Your copy should hold exactly the lines from the one containing "狭山公園リニューアル1" through the last line of the entries, and no pictures.

[Short text fragments from websites]
-=-=-=-=-
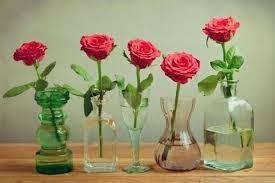 Apa Saja Bahan Pengawet Bunga Kering dan Bagaimana Caranya?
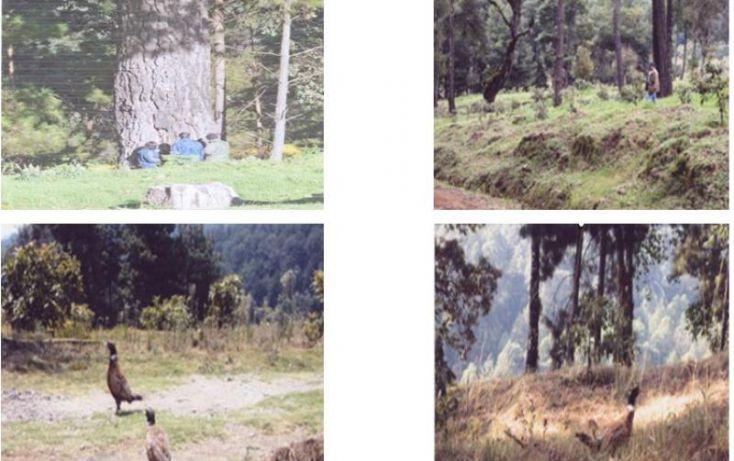 Foto de terreno comercial en venta en huerta aguacatera 10, zirimondiro, tancítaro, michoacán de ocampo, 1685242 no 08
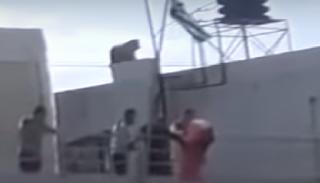 Έλληνες μαθητές μπήκαν στο ΤΕΙ Κρήτης και έκαψαν σημαία. ΒΙΝΤΕΟ ΝΤΟΚΟΥΜΕΝΤΟ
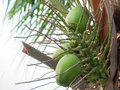 Bunch coconut on tree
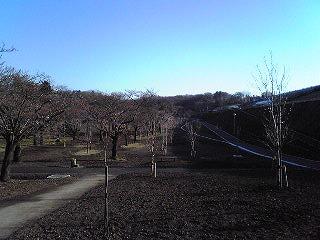 狭山公園リニューアル1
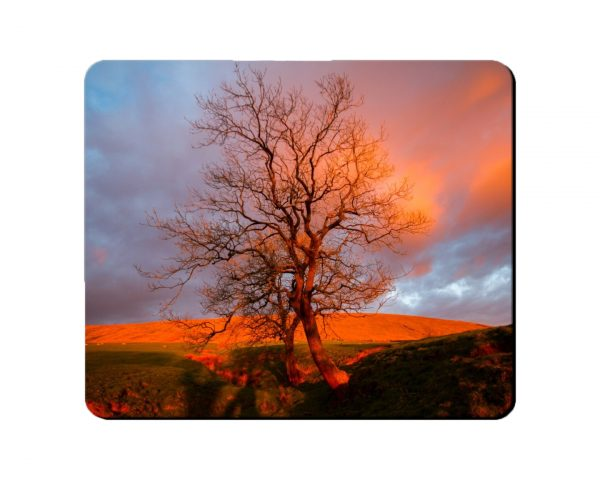 Placemat Red Tree on Pendle Mockup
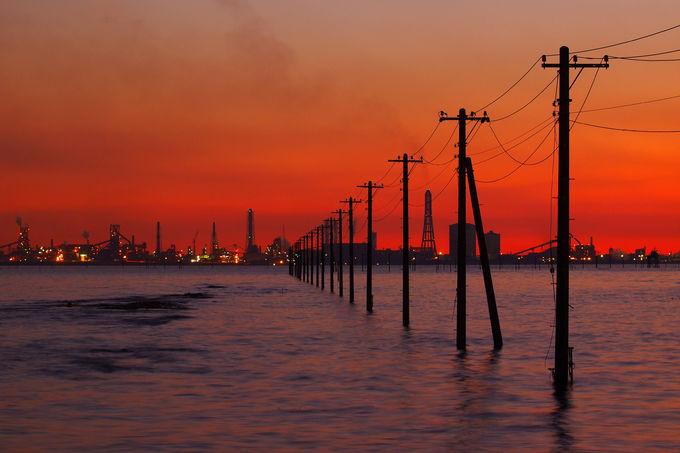 木更津に来たら一度は見たい!「海中電柱」が魅せる絶景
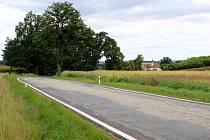 U silnice z Hostimi do Rozkoše vysadí vedení obce společně s místními lidmi padesát ovocných stromků.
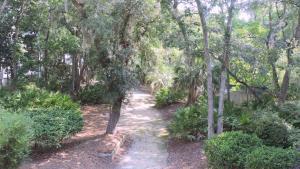 Treetops, Villák  Hilton Head Island - big - 14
-=-=-=-=-
**Exercise response**
 狭山公園リニューアル1
 Placemat Red Tree on Pendle Mockup
 木更津に来たら一度は見たい!「海中電柱」が魅せる絶景
 U silnice z Hostimi do Rozkoše vysadí vedení obce společně s místními lidmi padesát ovocných stromků.
 Treetops, Villák  Hilton Head Island - big - 14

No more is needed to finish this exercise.